I came into BF research thinking that BF probably was just a tribe of some kind of  large different humans because Native Americans consider them that.    But Native Americans (I dislike that term because it is hardly accurate) had no large apes to use as a frame of reference so were hardly in the position to make that sort of judgment.         But several encounters later, I  no longer think that about BF.    I don't know what they are but there behaviors certainly are closer to large ape behaviors than they are to human.       Vocalizations,   chest slapping,   hitting things with sticks,   lack of physical constructed tools,   and the extraordinary reclusive nature seem more indicative of gorillas and large apes than humans.      Humans throughout their history have been very territorial.     Wander into someone else's territory and you can expect to be confronted or attacked.     BF reclusiveness is just the opposite and not at all like human behavior encountering others of the same species.    Just that fact is enough for me to think them not some sort of human variant.    

Posted

I'm thinking if I saw a H. naledi, I wouldn't know what I was seeing...ape, human, or some of both.

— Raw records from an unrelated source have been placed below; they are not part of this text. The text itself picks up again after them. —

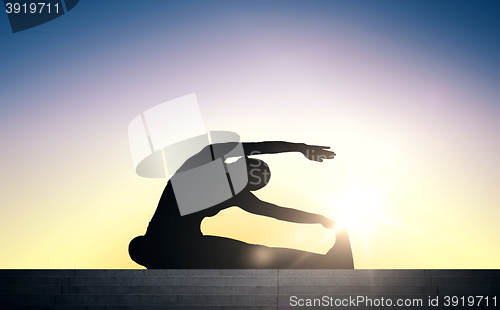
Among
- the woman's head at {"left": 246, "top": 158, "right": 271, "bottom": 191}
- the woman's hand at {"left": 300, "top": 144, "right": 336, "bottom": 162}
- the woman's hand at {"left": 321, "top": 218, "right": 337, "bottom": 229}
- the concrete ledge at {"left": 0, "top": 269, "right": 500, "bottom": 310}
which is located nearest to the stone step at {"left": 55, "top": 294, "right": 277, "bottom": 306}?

Maybe our labels don't matter at all, and might be a hindrance to understanding BF too.

Posted (edited)

What I like to say to the people who harp on the fossil record is, it's got a lot of potential antecedents, a lot of animals that if you saw one tomorrow you'd say you saw a sasquatch.

 

In fact, contrary to what deniers think about this specifically, there has never been an animal the existence of which the fossil record has telegraphed *more* than this one prior to final confirmation by the society.